Bagian dokumen:
+---+

Kredibilitas pemerintah sangat dipertaruhkan dalam merehabililitasi ekosistem mangrove yang telah rusak.
Merehabilitasi mangrove dalam bentuk penanaman kembali tanaman mangrove (revegetasi) dalam skala luas dan masif (600.000 ha), bukanlah pekerjaan mudah dan mempunyai tingkat kesulitan sangat tinggi.
Salah dalam pemilihan lokasi dan pemilihan jenis yang ditanam akan berakibat fatal dan peluang untuk hidup dan berhasil makin kecil.
Secara teknis penanaman, rehabilitasi mangrove sangat berbeda jauh dengan rehabilitasi hutan di daratan.
Oleh karena itu, kualitas bibit atau anakan mangrove yang tinggi menjadi salah satu kunci keberhasilan penanaman mangrove, di samping pemilihan lokasi dan pemilihan jenis tanaman yang tepat.

+---+

Baris data:
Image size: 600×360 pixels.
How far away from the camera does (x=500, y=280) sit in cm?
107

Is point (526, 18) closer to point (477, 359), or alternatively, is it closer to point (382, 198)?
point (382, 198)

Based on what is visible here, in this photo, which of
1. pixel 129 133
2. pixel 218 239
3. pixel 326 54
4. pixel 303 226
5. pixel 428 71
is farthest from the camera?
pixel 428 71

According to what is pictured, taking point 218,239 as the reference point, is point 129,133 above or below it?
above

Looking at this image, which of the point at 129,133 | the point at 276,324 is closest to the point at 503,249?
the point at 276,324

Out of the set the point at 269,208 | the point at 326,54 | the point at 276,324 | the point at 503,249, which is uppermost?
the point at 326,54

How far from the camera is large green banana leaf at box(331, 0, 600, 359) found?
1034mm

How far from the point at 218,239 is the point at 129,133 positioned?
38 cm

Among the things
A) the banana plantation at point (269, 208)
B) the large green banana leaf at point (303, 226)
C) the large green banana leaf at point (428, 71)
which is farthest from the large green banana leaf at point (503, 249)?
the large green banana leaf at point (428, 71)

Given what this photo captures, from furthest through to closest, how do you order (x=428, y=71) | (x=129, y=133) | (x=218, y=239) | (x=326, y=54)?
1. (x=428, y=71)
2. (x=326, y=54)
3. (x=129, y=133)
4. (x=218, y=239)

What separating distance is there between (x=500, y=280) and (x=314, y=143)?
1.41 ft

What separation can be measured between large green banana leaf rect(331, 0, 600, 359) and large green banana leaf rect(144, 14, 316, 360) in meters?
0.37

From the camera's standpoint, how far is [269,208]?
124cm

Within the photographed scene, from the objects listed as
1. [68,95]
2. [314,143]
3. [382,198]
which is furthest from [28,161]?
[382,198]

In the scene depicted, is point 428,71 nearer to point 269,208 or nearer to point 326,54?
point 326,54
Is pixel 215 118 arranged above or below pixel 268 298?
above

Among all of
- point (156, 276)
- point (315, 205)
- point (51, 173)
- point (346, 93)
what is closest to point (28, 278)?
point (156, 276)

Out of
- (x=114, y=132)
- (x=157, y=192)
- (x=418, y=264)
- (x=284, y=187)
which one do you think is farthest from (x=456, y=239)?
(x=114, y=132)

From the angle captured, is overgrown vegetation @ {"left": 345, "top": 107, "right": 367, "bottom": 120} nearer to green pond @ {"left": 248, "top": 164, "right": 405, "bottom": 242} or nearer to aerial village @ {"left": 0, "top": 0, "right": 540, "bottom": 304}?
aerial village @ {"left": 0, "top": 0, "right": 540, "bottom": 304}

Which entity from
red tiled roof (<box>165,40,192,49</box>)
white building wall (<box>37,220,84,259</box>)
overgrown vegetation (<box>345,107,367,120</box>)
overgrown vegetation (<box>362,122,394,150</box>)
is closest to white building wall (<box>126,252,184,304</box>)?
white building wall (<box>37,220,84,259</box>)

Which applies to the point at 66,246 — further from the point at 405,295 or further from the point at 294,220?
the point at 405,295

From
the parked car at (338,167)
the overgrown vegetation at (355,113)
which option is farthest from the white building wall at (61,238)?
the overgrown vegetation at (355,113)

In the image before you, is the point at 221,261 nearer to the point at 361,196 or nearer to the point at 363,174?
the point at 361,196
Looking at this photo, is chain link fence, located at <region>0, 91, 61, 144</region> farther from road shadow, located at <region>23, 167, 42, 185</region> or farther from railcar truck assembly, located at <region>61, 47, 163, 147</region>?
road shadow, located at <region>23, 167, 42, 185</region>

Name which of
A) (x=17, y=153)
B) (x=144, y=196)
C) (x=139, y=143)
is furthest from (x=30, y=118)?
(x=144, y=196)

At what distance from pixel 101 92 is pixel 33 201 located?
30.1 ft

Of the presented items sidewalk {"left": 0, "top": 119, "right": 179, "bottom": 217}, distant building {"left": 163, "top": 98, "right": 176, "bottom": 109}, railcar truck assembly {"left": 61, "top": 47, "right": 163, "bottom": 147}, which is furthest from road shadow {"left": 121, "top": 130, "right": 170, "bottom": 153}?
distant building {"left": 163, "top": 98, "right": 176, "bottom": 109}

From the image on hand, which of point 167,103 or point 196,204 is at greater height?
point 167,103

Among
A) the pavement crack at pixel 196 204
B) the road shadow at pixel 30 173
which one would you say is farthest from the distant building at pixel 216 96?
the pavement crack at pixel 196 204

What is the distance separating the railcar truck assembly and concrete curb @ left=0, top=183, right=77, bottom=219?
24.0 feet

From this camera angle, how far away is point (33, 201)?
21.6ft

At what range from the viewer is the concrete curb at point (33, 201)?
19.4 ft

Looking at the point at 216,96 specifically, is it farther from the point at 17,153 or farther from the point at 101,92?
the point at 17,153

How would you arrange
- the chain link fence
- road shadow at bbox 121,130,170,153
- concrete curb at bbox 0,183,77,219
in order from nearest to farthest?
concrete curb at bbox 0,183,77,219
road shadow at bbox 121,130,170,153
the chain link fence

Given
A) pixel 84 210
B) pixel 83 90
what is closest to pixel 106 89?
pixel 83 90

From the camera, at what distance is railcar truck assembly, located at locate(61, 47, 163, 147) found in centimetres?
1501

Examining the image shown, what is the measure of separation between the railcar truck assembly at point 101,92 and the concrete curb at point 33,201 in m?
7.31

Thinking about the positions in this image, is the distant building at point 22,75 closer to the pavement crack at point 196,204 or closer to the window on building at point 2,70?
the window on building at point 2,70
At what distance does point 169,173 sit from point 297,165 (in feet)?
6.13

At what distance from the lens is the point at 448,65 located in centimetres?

+---+

Daftar tugas:
a. Tulis ulang bagian teks tentang rehabilitasi mangrove dari "Oleh karena itu, kualitas" sampai dengan "tanaman yang tepat.", dengan mengganti "bibit" menjadi "benih".
b. Ulangi dengan persis baris data mulai dari baris yang memuat "At what range" sampai dengan baris terakhir data.

Jawaban yang diberikan:
a.
Oleh karena itu, kualitas benih atau anakan mangrove yang tinggi menjadi salah satu kunci keberhasilan penanaman mangrove, di samping pemilihan lokasi dan pemilihan jenis tanaman yang tepat.

b.
At what range from the viewer is the concrete curb at point (33, 201)?
19.4 ft

Looking at the point at 216,96 specifically, is it farther from the point at 17,153 or farther from the point at 101,92?
the point at 17,153

How would you arrange
- the chain link fence
- road shadow at bbox 121,130,170,153
- concrete curb at bbox 0,183,77,219
in order from nearest to farthest?
concrete curb at bbox 0,183,77,219
road shadow at bbox 121,130,170,153
the chain link fence

Given
A) pixel 84 210
B) pixel 83 90
what is closest to pixel 106 89?
pixel 83 90

From the camera, at what distance is railcar truck assembly, located at locate(61, 47, 163, 147) found in centimetres?
1501

Examining the image shown, what is the measure of separation between the railcar truck assembly at point 101,92 and the concrete curb at point 33,201 in m?
7.31

Thinking about the positions in this image, is the distant building at point 22,75 closer to the pavement crack at point 196,204 or closer to the window on building at point 2,70?
the window on building at point 2,70
At what distance does point 169,173 sit from point 297,165 (in feet)?
6.13

At what distance from the lens is the point at 448,65 located in centimetres?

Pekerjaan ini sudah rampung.